Your productivity is directly related to your warehouse layout. With just a few changes, you’ll get more organized storage, faster order processing and safer working grounds. The best way to boost your productivity is through rethinking your warehouse.
There are always products in every warehouse that seem to sit on the shelves gathering layers of dust. These dust-bunny magnets don’t need to take up prime real estate in your warehouse. Arrange your storage so lesser-picked products are in far corners or higher up on shelving. Use the easy-to-reach spaces for storing products you frequently pull.
One way to quickly evaluate your storage is to walk through the warehouse at the end of a shift daily for a week. As you do, look for which products are typically pulled, and which remain on the shelves.
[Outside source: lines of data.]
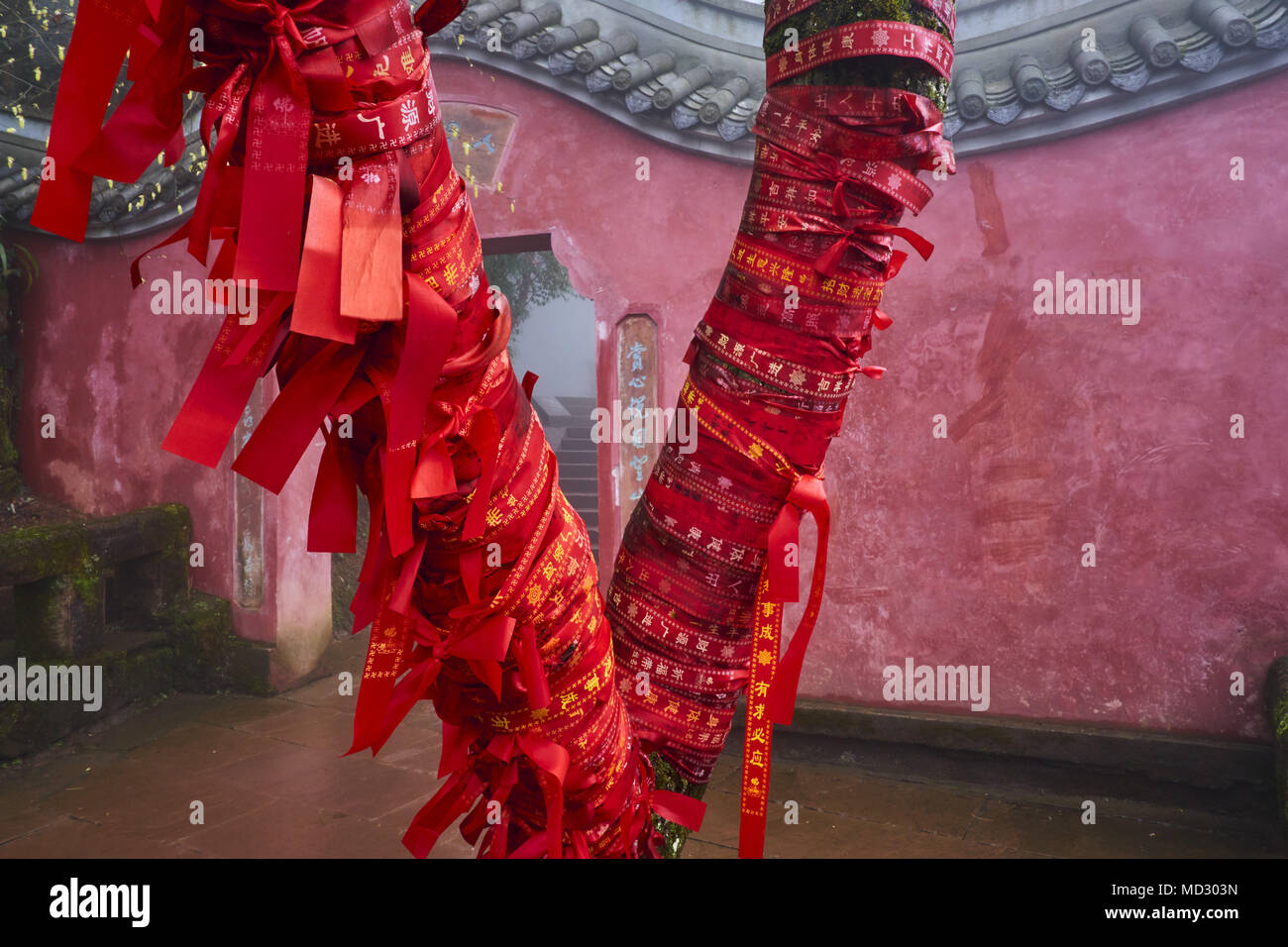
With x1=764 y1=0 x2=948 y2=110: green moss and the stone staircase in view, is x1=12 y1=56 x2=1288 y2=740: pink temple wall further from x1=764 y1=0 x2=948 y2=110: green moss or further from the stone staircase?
the stone staircase

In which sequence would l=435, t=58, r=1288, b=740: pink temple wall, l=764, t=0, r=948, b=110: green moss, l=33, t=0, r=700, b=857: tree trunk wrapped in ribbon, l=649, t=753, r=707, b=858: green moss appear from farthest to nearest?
l=435, t=58, r=1288, b=740: pink temple wall → l=649, t=753, r=707, b=858: green moss → l=764, t=0, r=948, b=110: green moss → l=33, t=0, r=700, b=857: tree trunk wrapped in ribbon

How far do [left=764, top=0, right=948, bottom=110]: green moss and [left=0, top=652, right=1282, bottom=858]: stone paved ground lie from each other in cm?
279

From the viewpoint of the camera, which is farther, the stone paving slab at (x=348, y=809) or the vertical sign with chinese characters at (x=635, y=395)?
the vertical sign with chinese characters at (x=635, y=395)

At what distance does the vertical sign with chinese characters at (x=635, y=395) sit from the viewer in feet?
13.7

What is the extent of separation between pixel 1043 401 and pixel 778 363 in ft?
10.1

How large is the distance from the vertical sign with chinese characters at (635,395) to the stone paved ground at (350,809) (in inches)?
51.1

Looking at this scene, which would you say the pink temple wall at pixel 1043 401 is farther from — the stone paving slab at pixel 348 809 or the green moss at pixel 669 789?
the green moss at pixel 669 789

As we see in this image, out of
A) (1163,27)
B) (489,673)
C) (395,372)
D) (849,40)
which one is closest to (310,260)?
(395,372)

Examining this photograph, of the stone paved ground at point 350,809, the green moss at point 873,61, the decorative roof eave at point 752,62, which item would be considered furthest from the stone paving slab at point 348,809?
the green moss at point 873,61

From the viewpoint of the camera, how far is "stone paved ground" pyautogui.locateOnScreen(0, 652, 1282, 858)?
3223 millimetres

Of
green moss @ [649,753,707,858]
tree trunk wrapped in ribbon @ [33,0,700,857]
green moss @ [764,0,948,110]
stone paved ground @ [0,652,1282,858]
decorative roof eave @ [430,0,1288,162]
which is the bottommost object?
stone paved ground @ [0,652,1282,858]

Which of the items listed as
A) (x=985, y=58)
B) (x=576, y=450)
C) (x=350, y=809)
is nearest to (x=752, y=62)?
(x=985, y=58)

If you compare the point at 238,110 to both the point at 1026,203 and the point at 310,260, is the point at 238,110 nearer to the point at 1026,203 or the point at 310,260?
the point at 310,260

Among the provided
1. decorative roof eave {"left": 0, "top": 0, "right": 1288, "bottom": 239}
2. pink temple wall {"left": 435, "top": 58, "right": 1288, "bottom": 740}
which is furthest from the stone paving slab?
decorative roof eave {"left": 0, "top": 0, "right": 1288, "bottom": 239}
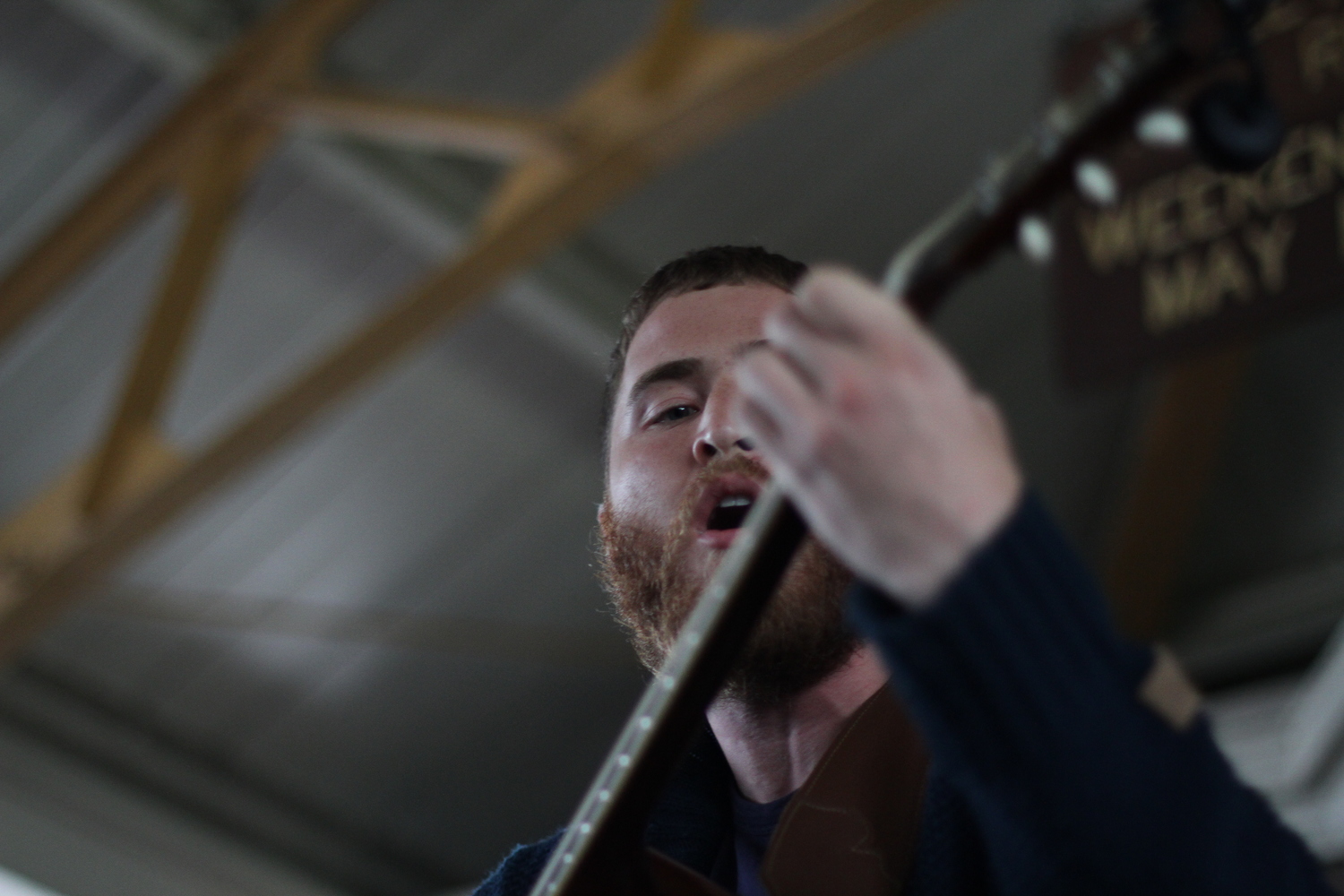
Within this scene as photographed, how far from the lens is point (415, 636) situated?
7.59m

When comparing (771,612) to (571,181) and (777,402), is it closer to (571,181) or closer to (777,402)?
(777,402)

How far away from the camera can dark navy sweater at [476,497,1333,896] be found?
0.79 metres

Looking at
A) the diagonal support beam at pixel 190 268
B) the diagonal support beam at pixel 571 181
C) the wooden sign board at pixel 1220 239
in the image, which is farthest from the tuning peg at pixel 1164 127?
the diagonal support beam at pixel 190 268

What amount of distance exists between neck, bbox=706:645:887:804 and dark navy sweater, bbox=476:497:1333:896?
1.93ft

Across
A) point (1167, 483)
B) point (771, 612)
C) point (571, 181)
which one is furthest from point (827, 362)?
point (1167, 483)

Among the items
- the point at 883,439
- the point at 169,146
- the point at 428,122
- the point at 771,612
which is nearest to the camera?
the point at 883,439

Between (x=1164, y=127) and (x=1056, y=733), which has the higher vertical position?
(x=1164, y=127)

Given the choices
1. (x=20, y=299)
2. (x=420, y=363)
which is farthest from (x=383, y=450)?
(x=20, y=299)

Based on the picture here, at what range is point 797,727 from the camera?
4.75 feet

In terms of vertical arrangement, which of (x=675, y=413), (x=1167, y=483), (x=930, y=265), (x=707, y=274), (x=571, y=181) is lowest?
(x=930, y=265)

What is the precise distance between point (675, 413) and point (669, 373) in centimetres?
4

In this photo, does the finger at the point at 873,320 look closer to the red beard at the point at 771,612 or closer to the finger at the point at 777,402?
the finger at the point at 777,402

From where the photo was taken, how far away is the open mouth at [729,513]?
145 centimetres

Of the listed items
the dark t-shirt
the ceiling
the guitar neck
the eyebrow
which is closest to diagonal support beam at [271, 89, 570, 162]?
the ceiling
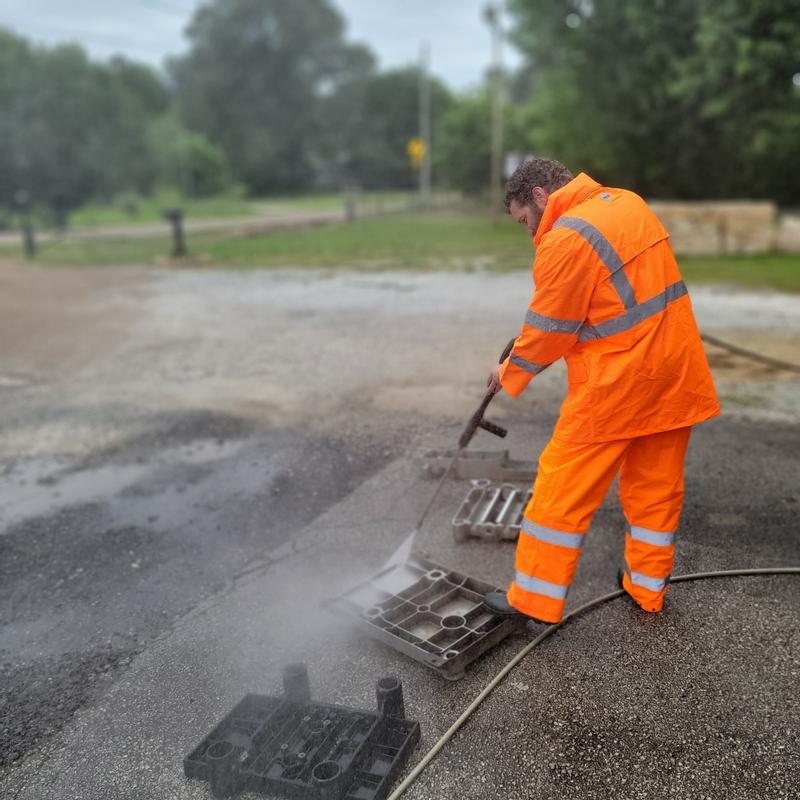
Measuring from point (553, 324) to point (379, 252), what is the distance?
14312 millimetres

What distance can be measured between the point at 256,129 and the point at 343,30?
50.1ft

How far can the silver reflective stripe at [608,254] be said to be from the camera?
2.63 meters

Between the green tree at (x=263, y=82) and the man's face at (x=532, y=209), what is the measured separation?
61.5 m

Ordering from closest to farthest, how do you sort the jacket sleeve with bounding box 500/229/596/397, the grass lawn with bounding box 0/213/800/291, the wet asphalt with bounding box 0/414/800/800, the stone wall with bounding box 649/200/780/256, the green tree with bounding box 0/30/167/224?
the wet asphalt with bounding box 0/414/800/800 → the jacket sleeve with bounding box 500/229/596/397 → the grass lawn with bounding box 0/213/800/291 → the stone wall with bounding box 649/200/780/256 → the green tree with bounding box 0/30/167/224

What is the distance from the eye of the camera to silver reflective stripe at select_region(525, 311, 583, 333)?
2.69m

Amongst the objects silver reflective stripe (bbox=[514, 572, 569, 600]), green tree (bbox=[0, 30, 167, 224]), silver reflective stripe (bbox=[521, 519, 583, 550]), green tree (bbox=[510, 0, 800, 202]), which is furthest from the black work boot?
green tree (bbox=[0, 30, 167, 224])

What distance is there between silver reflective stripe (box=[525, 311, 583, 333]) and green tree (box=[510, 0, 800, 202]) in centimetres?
1049

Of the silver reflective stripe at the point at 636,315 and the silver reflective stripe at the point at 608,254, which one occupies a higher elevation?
the silver reflective stripe at the point at 608,254

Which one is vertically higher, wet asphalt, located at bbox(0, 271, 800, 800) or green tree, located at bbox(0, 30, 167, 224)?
green tree, located at bbox(0, 30, 167, 224)

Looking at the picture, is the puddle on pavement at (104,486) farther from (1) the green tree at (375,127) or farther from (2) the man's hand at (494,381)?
(1) the green tree at (375,127)

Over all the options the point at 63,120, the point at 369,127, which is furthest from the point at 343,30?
the point at 63,120

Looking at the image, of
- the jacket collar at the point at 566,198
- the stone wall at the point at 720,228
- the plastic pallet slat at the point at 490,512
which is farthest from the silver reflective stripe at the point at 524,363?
the stone wall at the point at 720,228

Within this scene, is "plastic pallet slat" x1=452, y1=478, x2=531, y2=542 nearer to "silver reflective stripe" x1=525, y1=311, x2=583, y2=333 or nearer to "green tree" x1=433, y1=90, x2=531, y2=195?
"silver reflective stripe" x1=525, y1=311, x2=583, y2=333

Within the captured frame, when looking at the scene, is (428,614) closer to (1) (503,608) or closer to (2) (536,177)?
(1) (503,608)
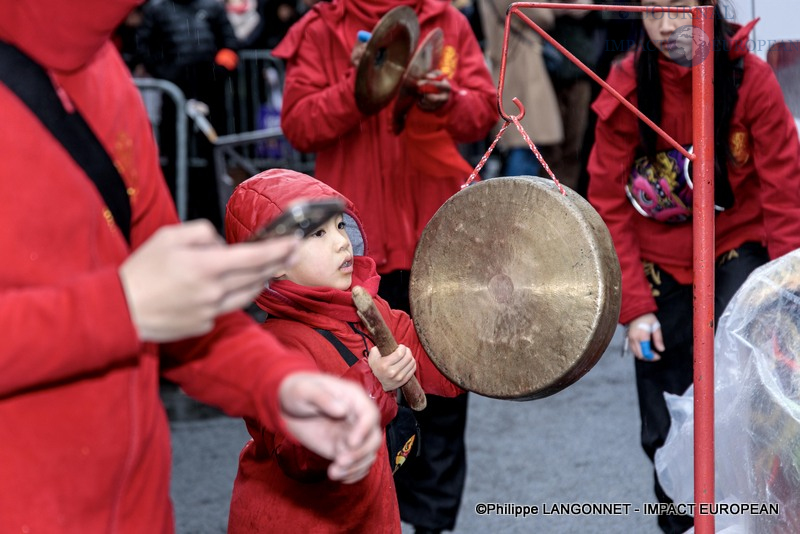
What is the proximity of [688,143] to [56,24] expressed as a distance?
2155mm

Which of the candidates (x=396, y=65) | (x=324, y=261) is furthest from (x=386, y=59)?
(x=324, y=261)

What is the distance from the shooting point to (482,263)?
2.35 meters

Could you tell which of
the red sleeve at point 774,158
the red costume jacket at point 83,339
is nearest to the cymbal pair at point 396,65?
the red sleeve at point 774,158

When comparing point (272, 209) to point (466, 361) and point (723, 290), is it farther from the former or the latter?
point (723, 290)

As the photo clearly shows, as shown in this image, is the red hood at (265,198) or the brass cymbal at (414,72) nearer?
the red hood at (265,198)

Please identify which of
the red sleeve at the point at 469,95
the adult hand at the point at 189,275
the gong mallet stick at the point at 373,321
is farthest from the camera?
the red sleeve at the point at 469,95

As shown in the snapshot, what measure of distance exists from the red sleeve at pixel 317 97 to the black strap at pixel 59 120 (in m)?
2.05

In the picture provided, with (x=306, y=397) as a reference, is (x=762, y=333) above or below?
below

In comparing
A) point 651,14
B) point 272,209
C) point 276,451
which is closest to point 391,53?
point 651,14

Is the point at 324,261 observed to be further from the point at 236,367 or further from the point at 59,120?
the point at 59,120

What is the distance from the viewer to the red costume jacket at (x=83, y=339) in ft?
4.02

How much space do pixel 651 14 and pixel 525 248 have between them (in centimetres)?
108

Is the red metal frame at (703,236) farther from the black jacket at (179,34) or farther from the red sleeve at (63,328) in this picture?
the black jacket at (179,34)

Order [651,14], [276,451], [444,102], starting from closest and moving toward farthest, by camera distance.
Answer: [276,451]
[651,14]
[444,102]
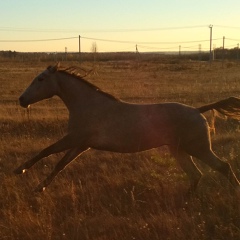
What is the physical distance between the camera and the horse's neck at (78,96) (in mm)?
7035

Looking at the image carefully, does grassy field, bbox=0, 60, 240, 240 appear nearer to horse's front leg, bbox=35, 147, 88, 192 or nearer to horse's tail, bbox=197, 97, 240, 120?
horse's front leg, bbox=35, 147, 88, 192

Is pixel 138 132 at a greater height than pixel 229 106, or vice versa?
pixel 229 106

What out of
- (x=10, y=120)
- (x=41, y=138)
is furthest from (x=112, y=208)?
(x=10, y=120)

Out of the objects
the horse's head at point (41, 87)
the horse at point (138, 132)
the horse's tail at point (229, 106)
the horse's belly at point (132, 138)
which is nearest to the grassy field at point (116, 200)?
the horse at point (138, 132)

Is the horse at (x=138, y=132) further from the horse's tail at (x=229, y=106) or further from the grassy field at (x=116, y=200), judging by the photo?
the grassy field at (x=116, y=200)

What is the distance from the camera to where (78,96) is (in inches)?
283

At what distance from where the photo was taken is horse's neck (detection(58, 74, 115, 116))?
23.1 feet

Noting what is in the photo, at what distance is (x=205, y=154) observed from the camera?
6.72 meters

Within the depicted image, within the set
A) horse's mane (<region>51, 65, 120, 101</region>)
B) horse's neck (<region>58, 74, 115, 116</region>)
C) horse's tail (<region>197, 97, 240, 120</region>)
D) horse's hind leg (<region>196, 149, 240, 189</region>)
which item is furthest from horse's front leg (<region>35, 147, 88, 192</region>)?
horse's tail (<region>197, 97, 240, 120</region>)

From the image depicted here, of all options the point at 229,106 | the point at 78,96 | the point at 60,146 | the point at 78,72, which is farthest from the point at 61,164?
the point at 229,106

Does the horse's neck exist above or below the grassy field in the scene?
above

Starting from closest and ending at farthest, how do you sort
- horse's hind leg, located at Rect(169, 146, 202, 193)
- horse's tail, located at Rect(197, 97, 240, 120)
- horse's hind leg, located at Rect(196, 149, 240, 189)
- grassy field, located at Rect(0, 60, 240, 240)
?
grassy field, located at Rect(0, 60, 240, 240), horse's hind leg, located at Rect(196, 149, 240, 189), horse's hind leg, located at Rect(169, 146, 202, 193), horse's tail, located at Rect(197, 97, 240, 120)

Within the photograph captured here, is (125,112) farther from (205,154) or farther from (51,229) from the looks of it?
(51,229)

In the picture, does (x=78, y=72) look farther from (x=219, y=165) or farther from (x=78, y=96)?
(x=219, y=165)
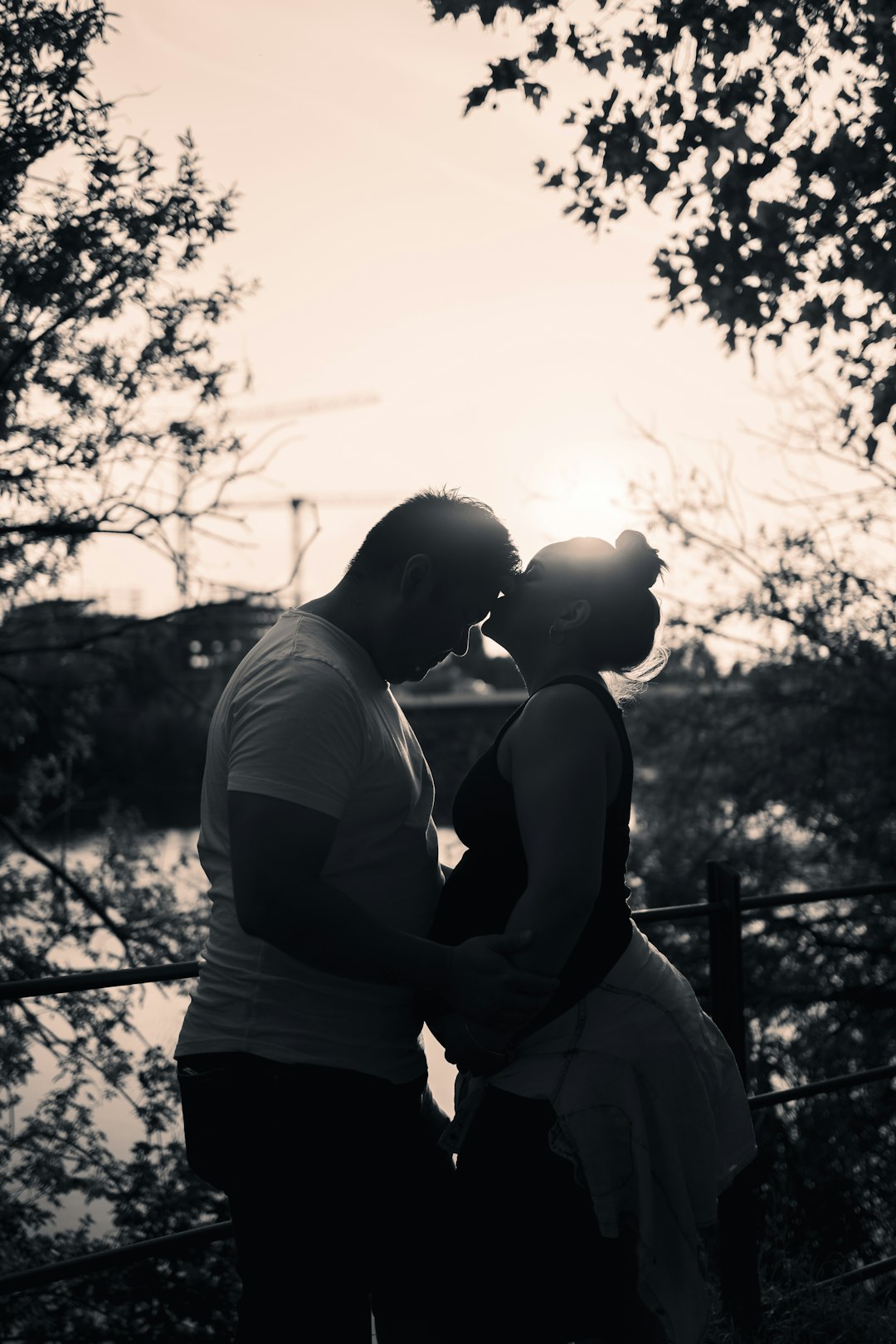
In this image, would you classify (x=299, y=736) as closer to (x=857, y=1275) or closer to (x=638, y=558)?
(x=638, y=558)

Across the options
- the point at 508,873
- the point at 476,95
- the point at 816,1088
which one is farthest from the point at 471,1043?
the point at 476,95

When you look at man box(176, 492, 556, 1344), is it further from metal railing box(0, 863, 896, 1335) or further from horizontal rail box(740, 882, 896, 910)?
horizontal rail box(740, 882, 896, 910)

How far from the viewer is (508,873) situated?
1.75 meters

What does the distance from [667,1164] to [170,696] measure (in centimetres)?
617

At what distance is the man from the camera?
5.12ft

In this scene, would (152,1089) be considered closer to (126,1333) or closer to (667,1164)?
(126,1333)

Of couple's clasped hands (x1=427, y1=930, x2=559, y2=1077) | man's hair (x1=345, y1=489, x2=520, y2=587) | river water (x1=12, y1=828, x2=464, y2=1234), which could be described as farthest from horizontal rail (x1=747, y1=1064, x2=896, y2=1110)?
river water (x1=12, y1=828, x2=464, y2=1234)

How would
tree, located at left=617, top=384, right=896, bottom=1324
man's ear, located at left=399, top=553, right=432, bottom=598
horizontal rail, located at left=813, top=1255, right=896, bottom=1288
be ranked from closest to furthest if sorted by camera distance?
man's ear, located at left=399, top=553, right=432, bottom=598
horizontal rail, located at left=813, top=1255, right=896, bottom=1288
tree, located at left=617, top=384, right=896, bottom=1324

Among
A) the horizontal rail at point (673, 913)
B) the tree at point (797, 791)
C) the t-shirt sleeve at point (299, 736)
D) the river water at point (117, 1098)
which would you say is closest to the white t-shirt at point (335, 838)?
the t-shirt sleeve at point (299, 736)

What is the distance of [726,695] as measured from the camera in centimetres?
1127

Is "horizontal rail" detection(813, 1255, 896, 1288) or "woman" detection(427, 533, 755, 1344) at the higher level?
"woman" detection(427, 533, 755, 1344)

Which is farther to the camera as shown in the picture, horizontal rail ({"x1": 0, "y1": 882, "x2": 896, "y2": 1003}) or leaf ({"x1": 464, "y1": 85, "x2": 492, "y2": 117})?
leaf ({"x1": 464, "y1": 85, "x2": 492, "y2": 117})

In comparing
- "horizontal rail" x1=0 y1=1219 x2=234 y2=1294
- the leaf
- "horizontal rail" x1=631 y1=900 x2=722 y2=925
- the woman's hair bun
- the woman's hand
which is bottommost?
"horizontal rail" x1=0 y1=1219 x2=234 y2=1294

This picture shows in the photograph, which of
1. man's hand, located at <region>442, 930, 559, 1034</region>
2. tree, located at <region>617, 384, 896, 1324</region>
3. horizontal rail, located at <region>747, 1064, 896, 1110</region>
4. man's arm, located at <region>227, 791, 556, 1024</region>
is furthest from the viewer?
tree, located at <region>617, 384, 896, 1324</region>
This will help you reorganize the products in your warehouse. Once you’ve reorganized your warehouse, produce a guide for the locations of the items inside. This will make it easier for your employees to find the products they need to retrieve or store.
If you’re interested in higher-tech solutions for streamlining and overhauling your storage for efficiency, look into pick-to-light and put-to-light bin labeling systems and corresponding software. A setup like this guides warehouse employees to the right bin the first time, reducing or eliminating mis-picks and mis-stows. You’ll also have a more accurate impression of which products are moving the fastest and where they might be better located in your warehouse.
Plan a Staging Area
The CEO of ShipHero, Aaron Rubin, says the biggest mistake warehouses make is not having enough staging area. A staging area allows you to accommodate the unexpected. Use this area for large loads that are either incoming or outgoing. This designated spot will keep products from accumulating between the aisles until they can be sent to their destinations.
Another means of using a staging area is for frequently pulled products. This zone could hold smaller quantities of the products you use the most. Doing so cuts down on the travel time to pull these items from the shelves. This strategy is especially useful when you anticipate large orders.
Make Safety Paramount
The safety of your employees should be the most important thing in your warehouse. In most warehouses, foot traffic and vehicles use the same aisles. When optimizing warehouse space, you might be tempted to shrink the size of the aisles to allow for more shelves. This could be dangerous for your employees, though.
Keep your aisles wide enough to allow for pedestrians and vehicles to travel abreast down them. To keep your workers safe, paint 1- to 4-inch-wide lines in high-traffic areas to designate areas for workers. These lines are also useful if you intend to automate your warehouse vehicles. Many of these vehicles require painted lines on the floor, which they follow in their duties. Lanes for your workers and vehicles will help reduce accidents and make it safer for everyone.
Warehouses of the very near future might come standard with wearable technologies for employees that keep an eye on things like working height, temperature, blood pressure, blood oxygen and more.
By applying consumer-level technologies like these — which employees already know intuitively how to use — warehouse managers can gain better insight into environmental and working conditions, as well as how they affect employees. It could be a great way to raise the bar for safety for everybody involved.
Cut Walking Time
Foot traffic in inevitable in warehouses. The facility design directly relates to how much time employees waste walking around the facility to do their jobs. It’s possible, depending on your warehouse size, for your workers to spend more than 50 percent of their time walking from place to place.
If possible, employ conveyors or automation to decrease the walking time. Proper organization of the warehouse will also help workers walk less. Post maps of the locations of products clearly so all employees know where everything is stored. This will reduce workers getting lost finding products.
One more thing that often goes overlooked is the placement of badge scanners and time clocks. In a warehouse setting — during breaks, lunches and shift changes — it’s common for high-traffic areas to become crowded and difficult to navigate.
Look into switching to or adding connected time clock terminals — which nowadays install using wireless rather than wired connections — and reevaluate your layout overall to avoid backtracking and traffic jams and ease your employees’ movements.
Make Paths One-Way
Whether paths are for vehicular or pedestrian traffic, they should be for one direction only. This keeps traffic flowing properly. It also makes it safer for all workers, both those on foot and forklift operators. When turning a forklift, the vehicle may cut into pedestrian lanes. This puts those on foot nearby in danger. Additionally, workers who turn to go backward in a lane may run into another worker or forklift.
When creating lines to split aisles into lanes for vehicles and people, also add directional arrows. You will need to educate your employees and their supervisors to follow and enforce these guidelines, respectively.
Plan for Growth
Your warehouse should be optimized not only for today but also for tomorrow. Anticipate your growth and plan additional space in your warehouse accordingly. Having enough space for expansion will allow your business to painlessly grow over time. Lisa Chu, founder of online company Black N Bianco, suggests planning for the next three to five years. She says this planning will decrease your overhead as your warehouse grows.
Improvements Optimize Warehouse Design
Making your warehouse more efficient will improve your workers’ productivity and safety. The key to your operations lies in the layout of your facility. A well-designed warehouse contributes to the functioning of the people working inside. Optimize your warehouse through better designs.